160. Pharmaceutical compositions, (a) Approximately 150 mg / mL of anti-PD-1 antibody; (b) Histidine at approximately 20 mM; (c) Sucrose at approximately 250 mM; (d) Polysorbate 80 at approximately 0.05% w / v; (e) about 50 μM pentetate; and (f) Approximately 5 mM methionine The method according to any one of claims 85 to 114, 119 to 122, and 124 to 159, including

161. Pharmaceutical compositions, (a) Approximately 120 mg / mL of anti-PD-1 antibody; (b) Histidine at approximately 20 mM; (c) Sucrose at approximately 250 mM; (d) Polysorbate 80 at approximately 0.05% w / v; (e) about 50 μM pentetate; and (f) Approximately 5 mM methionine The method according to any one of claims 85 to 114, 119 to 122, and 124 to 159, including

162. The method according to any one of claims 85 to 161, wherein the pharmaceutical composition has a pH of about 5.2 to about 6.

8.

163. The method according to any one of claims 85 to 162, wherein the pharmaceutical composition has a pH of about 6.

0.

164. A pharmaceutical composition for use in the method according to any one of claims 85 to 163.

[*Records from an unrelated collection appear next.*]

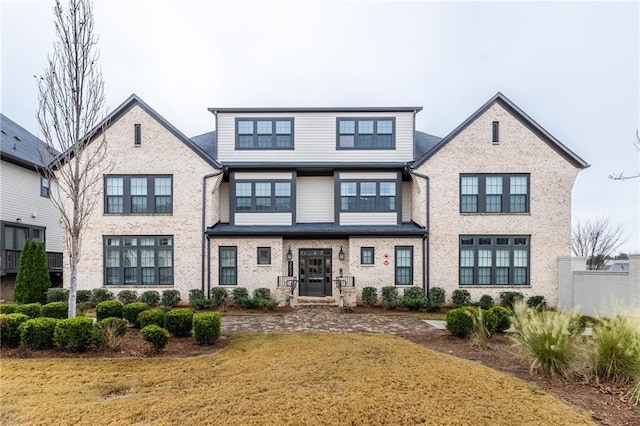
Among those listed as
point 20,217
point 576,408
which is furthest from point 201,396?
point 20,217

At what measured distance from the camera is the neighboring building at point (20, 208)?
17.8 metres

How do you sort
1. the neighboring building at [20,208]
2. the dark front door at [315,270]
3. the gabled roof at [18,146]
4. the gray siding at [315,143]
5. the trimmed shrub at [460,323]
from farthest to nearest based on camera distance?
the gabled roof at [18,146]
the neighboring building at [20,208]
the gray siding at [315,143]
the dark front door at [315,270]
the trimmed shrub at [460,323]

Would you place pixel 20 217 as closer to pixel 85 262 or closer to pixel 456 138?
pixel 85 262

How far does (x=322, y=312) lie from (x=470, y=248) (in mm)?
8232

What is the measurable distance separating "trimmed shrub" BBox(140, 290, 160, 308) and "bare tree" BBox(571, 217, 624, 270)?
36.0m

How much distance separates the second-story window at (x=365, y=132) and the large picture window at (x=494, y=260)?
6.85 meters

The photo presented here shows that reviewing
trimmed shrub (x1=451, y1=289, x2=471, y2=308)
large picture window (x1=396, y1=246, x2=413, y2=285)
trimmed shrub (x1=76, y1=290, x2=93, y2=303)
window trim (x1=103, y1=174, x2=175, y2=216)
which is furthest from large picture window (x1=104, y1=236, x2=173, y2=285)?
trimmed shrub (x1=451, y1=289, x2=471, y2=308)

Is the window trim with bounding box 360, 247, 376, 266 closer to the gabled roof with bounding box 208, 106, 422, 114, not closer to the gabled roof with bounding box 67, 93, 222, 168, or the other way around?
the gabled roof with bounding box 208, 106, 422, 114

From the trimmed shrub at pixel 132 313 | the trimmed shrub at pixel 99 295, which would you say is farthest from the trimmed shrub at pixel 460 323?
the trimmed shrub at pixel 99 295

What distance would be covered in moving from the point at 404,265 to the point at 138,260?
44.5ft

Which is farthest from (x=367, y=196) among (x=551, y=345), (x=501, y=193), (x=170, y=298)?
(x=551, y=345)

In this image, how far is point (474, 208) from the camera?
16859 mm

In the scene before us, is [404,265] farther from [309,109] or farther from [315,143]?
[309,109]

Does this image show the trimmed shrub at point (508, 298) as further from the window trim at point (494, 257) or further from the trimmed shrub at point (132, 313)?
the trimmed shrub at point (132, 313)
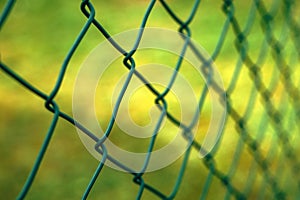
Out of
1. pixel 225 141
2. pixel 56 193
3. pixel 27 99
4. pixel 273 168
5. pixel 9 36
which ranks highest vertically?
pixel 9 36

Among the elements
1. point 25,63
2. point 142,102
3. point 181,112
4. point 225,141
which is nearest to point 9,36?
point 25,63

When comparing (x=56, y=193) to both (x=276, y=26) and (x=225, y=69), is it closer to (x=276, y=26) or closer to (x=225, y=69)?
(x=225, y=69)

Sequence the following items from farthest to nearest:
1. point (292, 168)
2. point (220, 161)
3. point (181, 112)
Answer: point (181, 112), point (220, 161), point (292, 168)

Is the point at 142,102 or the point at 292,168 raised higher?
the point at 142,102

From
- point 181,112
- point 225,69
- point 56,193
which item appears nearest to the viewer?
point 56,193

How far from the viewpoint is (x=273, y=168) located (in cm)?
231

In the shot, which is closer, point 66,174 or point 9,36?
point 66,174

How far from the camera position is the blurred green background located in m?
2.31

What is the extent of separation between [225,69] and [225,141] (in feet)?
2.10

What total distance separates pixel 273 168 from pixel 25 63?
1.50 m

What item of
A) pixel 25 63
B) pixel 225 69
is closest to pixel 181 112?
pixel 225 69

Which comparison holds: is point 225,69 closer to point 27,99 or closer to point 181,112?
point 181,112

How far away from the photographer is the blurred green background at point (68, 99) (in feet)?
7.59

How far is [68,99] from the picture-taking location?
2857 millimetres
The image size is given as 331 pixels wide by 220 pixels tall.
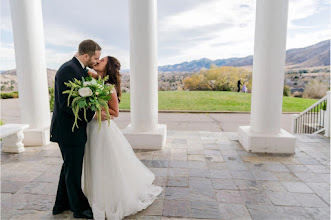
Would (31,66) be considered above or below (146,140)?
above

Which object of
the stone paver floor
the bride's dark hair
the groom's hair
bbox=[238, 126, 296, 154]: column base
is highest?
the groom's hair

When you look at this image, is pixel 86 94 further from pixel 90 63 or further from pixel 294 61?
pixel 294 61

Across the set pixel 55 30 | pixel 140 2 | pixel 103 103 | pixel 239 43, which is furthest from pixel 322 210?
pixel 239 43

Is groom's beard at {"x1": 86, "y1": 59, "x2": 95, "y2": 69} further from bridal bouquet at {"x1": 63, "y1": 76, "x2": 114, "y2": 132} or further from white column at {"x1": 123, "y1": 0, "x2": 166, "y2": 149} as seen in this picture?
white column at {"x1": 123, "y1": 0, "x2": 166, "y2": 149}

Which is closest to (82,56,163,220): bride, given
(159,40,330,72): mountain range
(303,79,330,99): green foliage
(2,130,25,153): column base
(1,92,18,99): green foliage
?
(2,130,25,153): column base

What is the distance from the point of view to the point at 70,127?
2773 mm

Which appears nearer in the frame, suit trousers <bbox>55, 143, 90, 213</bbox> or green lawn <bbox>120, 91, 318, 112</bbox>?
suit trousers <bbox>55, 143, 90, 213</bbox>

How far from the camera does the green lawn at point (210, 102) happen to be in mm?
16828

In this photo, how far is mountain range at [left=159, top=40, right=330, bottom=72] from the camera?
25609 mm

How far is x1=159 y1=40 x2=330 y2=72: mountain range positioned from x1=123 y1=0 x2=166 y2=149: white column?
65.3 ft

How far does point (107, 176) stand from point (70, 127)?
2.52ft

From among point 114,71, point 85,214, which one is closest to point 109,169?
point 85,214

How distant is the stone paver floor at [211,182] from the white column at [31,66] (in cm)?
67

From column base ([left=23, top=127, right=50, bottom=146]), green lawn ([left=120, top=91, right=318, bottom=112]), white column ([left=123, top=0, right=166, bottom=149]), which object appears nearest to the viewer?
white column ([left=123, top=0, right=166, bottom=149])
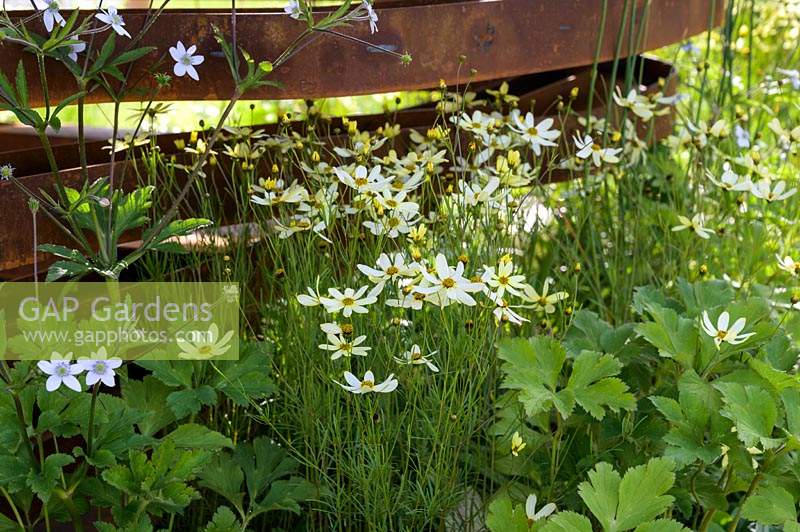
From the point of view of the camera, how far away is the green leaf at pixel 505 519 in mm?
1476

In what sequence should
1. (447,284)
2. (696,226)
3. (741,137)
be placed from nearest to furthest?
(447,284) < (696,226) < (741,137)

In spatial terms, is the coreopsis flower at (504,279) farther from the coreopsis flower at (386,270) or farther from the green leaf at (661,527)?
the green leaf at (661,527)

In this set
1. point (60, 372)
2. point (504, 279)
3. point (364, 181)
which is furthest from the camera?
A: point (364, 181)

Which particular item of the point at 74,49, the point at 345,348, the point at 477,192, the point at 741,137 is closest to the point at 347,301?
the point at 345,348

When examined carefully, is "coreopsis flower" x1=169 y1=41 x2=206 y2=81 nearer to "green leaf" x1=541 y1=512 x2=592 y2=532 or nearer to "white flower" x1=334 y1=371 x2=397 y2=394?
"white flower" x1=334 y1=371 x2=397 y2=394

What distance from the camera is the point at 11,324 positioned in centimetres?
192

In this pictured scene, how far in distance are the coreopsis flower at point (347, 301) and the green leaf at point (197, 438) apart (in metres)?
0.26

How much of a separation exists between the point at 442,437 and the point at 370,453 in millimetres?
158

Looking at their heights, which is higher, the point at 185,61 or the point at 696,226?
the point at 185,61

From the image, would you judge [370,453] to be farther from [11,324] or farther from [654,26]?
[654,26]

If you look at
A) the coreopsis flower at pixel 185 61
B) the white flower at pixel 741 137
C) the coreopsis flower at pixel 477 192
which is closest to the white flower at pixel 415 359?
the coreopsis flower at pixel 477 192

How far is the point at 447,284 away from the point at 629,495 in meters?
0.39

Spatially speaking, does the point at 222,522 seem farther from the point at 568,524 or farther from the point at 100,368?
the point at 568,524

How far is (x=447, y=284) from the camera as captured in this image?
4.80ft
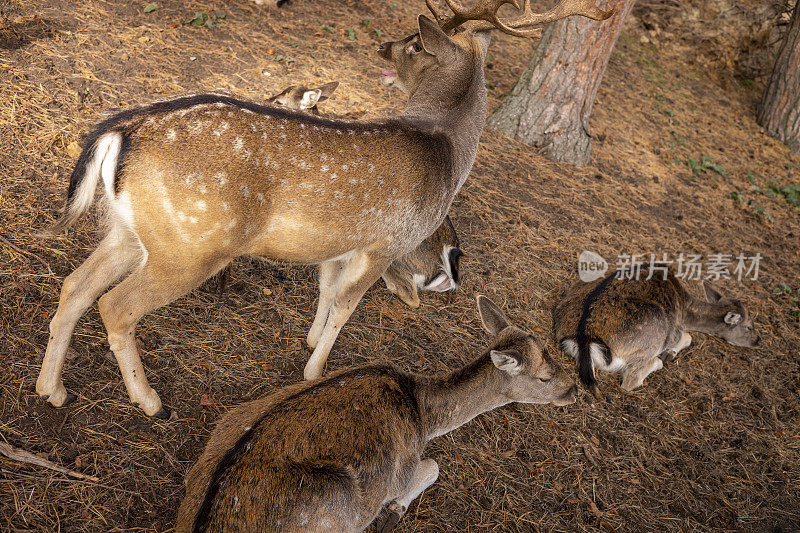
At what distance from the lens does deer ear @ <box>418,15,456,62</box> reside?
14.3 feet

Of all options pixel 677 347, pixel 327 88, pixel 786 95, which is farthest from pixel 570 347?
pixel 786 95

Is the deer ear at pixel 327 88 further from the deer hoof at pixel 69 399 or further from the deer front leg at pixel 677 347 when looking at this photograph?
the deer front leg at pixel 677 347

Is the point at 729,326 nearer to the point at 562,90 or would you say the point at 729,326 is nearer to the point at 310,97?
the point at 562,90

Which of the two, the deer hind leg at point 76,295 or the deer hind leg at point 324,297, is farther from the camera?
the deer hind leg at point 324,297

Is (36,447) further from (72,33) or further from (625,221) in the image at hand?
(625,221)

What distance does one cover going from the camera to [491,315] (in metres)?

165. (a) Approximately 150 mg / mL of anti-PD-1 antibody; (b) Histidine at approximately 20 mM; (c) Sucrose at approximately 250 mM; (d) Polysorbate 80 at approximately 0.05% w / v; (e) about 50 μM pentetate; and (f) Approximately 5 mM methionine Unit dose, including the unit dose.

166. An automatic syringe comprising the unit dose described in claim 165.

167. A wearable device comprising the unit dose described in claim 165.